▶ **ЗАДАНИЯ**
A) Переведите на английский это предложение из текста об отце: «Потом к ней присоединилась и фотография мамы».
B) Обновите отрывок из текста об отце, заменив «черную гранитную глыбу» на «черную гранитную плиту». Начните с места, где стоят слова «А вот журналы», и остановитесь после слов «земле вывеска доктора.».

▶ **ТЕКСТ**
* * * * * * *

А вот журналы со статьями отца, его брошюры и книжечки. И, наконец, газеты и медицинские журналы с некрологами и извещениями о его смерти. Одно из этих извещений подписано женой и сыновьями. Но один из сыновей — я — лишь придя на кладбище, поверил в потерю отца.
Вскоре после переноса праха на Востряково мама установила на могиле папы черную гранитную глыбу с вделанной в нее фотографией отца. А ниже вырублена надпись — последняя на земле вывеска доктора.
Потом к ней присоединилась и фотография мамы.
Некогда на этом кладбище можно было при входе видеть старика, которого кто хотел приглашал пропеть еврейскую молитву над могилой родного человека. Пропел у моего папы и он.
Не знаю, может быть, это мне так только кажется, но когда прихожу на кладбище и гляжу на родные лица, то вроде опять чувствую себя мальчиком, которому есть
в чем отчитаться перед родителями. Именно там, на кладбище и возникает мысль, что многое, казалось бы, забытое в жизни, иногда возвращается, и начинаешь понимать то, чего не понимал и не чувствовал в свое время. Но поздно...
Когда брат вернулся в Москву и ему надо было обзаводиться, я передал стол отца ему. Но личные вещи папы, о которых шла речь выше, оставил себе, и они вместе с бумагами отца хранятся у меня в секретере, стоящем за спиной. А фарфоровый слоник, который стоял у отца на столе, — всегда у меня перед глазами, на книжной полке у письменного стола. Так что когда пишу, нет-нет, да поглядываю.

* * * * * * *

▶ **ФРАГМЕНТ ДАННЫХ**
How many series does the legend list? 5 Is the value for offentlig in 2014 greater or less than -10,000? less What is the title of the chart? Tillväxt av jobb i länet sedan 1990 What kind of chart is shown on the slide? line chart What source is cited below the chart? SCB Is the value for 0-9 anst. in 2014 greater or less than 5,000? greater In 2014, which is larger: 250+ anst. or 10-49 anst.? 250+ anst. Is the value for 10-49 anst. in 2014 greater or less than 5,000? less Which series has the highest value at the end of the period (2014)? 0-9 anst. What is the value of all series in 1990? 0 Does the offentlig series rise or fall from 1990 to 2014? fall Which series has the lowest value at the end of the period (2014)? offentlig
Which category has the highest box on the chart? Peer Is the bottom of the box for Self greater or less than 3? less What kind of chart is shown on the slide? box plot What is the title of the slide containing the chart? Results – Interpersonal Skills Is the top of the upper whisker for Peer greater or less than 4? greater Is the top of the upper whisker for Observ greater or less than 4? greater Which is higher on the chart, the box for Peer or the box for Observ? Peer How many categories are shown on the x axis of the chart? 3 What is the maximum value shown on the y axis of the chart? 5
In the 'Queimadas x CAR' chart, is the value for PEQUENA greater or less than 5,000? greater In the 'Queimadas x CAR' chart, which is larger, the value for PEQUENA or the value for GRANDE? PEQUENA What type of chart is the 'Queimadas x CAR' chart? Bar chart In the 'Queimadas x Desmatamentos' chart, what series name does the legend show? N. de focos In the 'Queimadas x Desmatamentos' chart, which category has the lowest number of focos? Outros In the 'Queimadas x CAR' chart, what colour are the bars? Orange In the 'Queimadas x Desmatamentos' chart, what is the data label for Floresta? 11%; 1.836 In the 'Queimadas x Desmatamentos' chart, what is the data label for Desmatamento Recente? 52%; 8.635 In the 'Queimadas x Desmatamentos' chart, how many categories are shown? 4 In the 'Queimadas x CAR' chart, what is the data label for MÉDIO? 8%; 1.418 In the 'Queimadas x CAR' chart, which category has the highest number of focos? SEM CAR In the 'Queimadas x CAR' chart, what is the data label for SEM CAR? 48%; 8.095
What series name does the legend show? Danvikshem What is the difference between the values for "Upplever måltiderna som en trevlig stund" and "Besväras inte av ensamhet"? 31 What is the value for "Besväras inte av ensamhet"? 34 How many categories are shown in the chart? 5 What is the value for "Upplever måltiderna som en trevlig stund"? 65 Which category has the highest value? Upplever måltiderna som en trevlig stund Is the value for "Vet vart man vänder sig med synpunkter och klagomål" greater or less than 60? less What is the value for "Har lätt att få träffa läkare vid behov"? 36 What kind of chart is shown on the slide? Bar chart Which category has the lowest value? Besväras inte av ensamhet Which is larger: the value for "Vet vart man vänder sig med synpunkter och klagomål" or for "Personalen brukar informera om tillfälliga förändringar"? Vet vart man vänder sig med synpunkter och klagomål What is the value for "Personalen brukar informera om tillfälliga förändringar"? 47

* * * * * * *

▶ **ОТВЕТЫ**
A) Later, Mom's photograph was added to it as well.

B)
А вот журналы со статьями отца, его брошюры и книжечки. И, наконец, газеты и медицинские журналы с некрологами и извещениями о его смерти. Одно из этих извещений подписано женой и сыновьями. Но один из сыновей — я — лишь придя на кладбище, поверил в потерю отца.
Вскоре после переноса праха на Востряково мама установила на могиле папы черную гранитную плиту с вделанной в нее фотографией отца. А ниже вырублена надпись — последняя на земле вывеска доктора.